A l'intersection de plusieurs esthétiques Alors que la deuxième nouvelle du volume, Le Coureur de fond, est plus autobiographique, Le veau se lit comme une véritable fable de la Chine contemporaine, où sont mis en exergue les abîmes et les apories de la société dominée par l'idéologie. Depuis son premier roman paru en 1981, Mo Yan n'a eu cesse de revenir aux sujets qui fâchent, de la politique du contrôle des naissances à la corruption des cadres du Parti, en passant par la nécessité de réécrire l'histoire. Pourtant, il n'a jamais vraiment été ennuyé par la censure.
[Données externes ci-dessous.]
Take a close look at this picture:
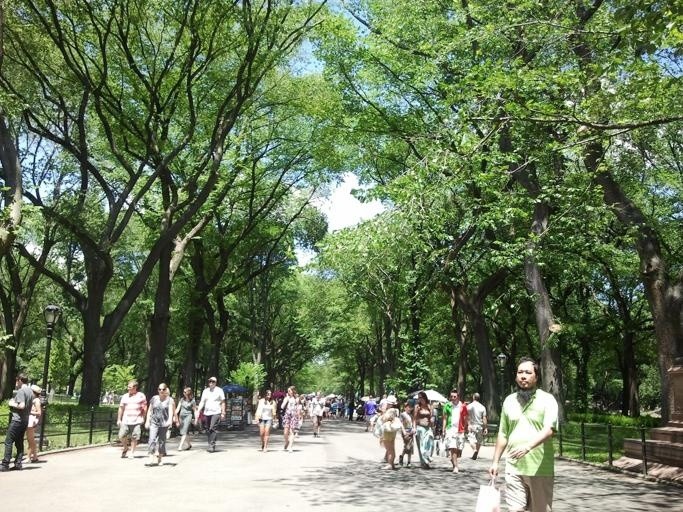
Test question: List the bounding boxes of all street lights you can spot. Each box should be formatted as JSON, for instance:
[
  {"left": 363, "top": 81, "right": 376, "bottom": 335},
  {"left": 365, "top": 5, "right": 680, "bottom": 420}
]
[
  {"left": 422, "top": 370, "right": 429, "bottom": 391},
  {"left": 36, "top": 301, "right": 62, "bottom": 452},
  {"left": 495, "top": 351, "right": 507, "bottom": 408},
  {"left": 244, "top": 375, "right": 249, "bottom": 395},
  {"left": 194, "top": 358, "right": 201, "bottom": 403}
]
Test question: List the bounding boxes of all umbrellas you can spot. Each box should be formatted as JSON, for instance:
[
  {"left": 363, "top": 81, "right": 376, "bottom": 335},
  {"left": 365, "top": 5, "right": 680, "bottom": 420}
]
[{"left": 223, "top": 382, "right": 250, "bottom": 394}]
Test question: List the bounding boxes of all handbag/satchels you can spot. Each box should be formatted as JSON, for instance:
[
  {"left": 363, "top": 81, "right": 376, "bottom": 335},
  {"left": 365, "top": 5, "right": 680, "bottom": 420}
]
[{"left": 474, "top": 472, "right": 502, "bottom": 512}]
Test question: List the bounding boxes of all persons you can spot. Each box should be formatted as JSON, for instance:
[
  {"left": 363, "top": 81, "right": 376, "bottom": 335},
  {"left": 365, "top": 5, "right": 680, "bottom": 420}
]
[
  {"left": 172, "top": 387, "right": 198, "bottom": 451},
  {"left": 154, "top": 388, "right": 179, "bottom": 458},
  {"left": 196, "top": 376, "right": 226, "bottom": 452},
  {"left": 489, "top": 356, "right": 560, "bottom": 512},
  {"left": 25, "top": 384, "right": 42, "bottom": 463},
  {"left": 0, "top": 373, "right": 32, "bottom": 471},
  {"left": 144, "top": 383, "right": 173, "bottom": 466},
  {"left": 255, "top": 386, "right": 488, "bottom": 474},
  {"left": 117, "top": 380, "right": 148, "bottom": 458}
]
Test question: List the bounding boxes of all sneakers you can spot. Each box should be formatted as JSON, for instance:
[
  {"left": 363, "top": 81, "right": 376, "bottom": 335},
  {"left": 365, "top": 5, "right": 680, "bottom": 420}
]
[
  {"left": 261, "top": 444, "right": 295, "bottom": 453},
  {"left": 379, "top": 450, "right": 480, "bottom": 473},
  {"left": 121, "top": 444, "right": 216, "bottom": 467},
  {"left": 1, "top": 457, "right": 41, "bottom": 472}
]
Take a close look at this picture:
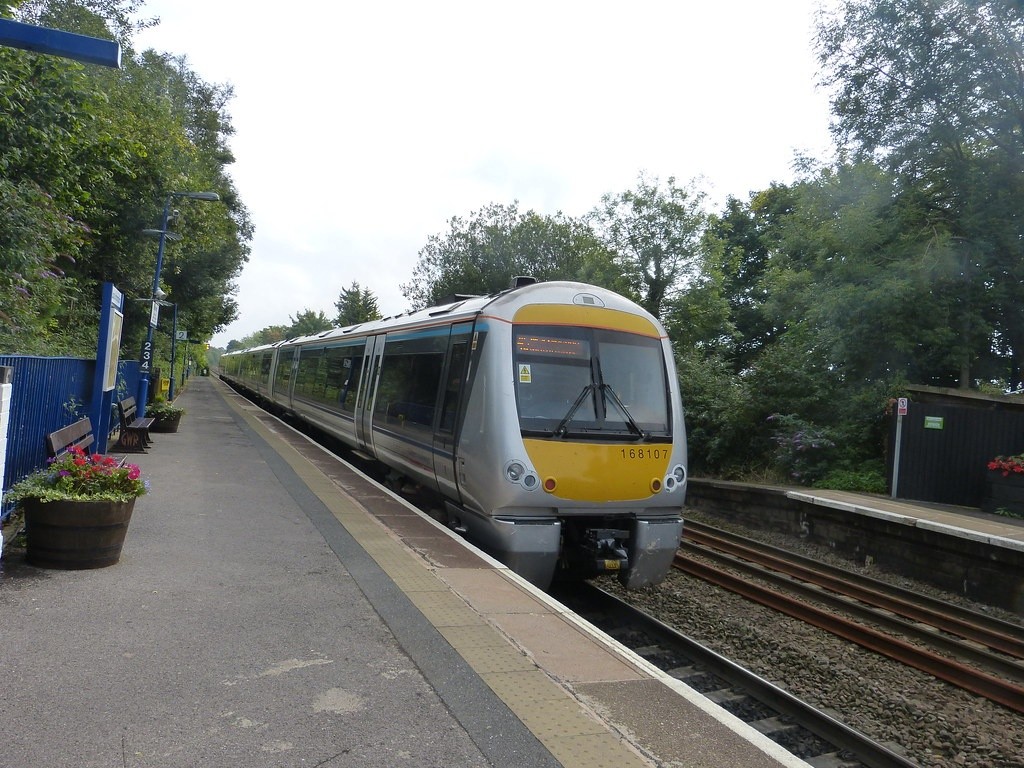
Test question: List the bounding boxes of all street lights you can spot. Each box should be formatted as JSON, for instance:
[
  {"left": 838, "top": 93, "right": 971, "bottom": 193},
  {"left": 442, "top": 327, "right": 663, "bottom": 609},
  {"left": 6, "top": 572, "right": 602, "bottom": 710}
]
[{"left": 135, "top": 192, "right": 219, "bottom": 417}]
La cause en est à chercher sans doute dans l'écriture sophistiquée du prix Nobel, où le souci de réalisme est contrebalancé par des stratégies de narration novatrices puisées à la fois dans la littérature mondiale contemporaine - dont Mo Yan est un fin connaisseur - et dans les traditions populaires du conte.
Conteur hors pair, le romancier chinois se situe à l'intersection de plusieurs esthétiques, mais n'oublie jamais, comme ses derniers récits parus en français le rappellent, qu'un « écrivain doit exprimer critique et indignation face au côté obscur de la société et à la laideur de la nature humaine »(MF) Le Veau, suivi de Le Coureur de fond, par Mo Yan. Traduit du chinois par François Sastourné. Paris, éditions du Seuil, 2012. 257 pages.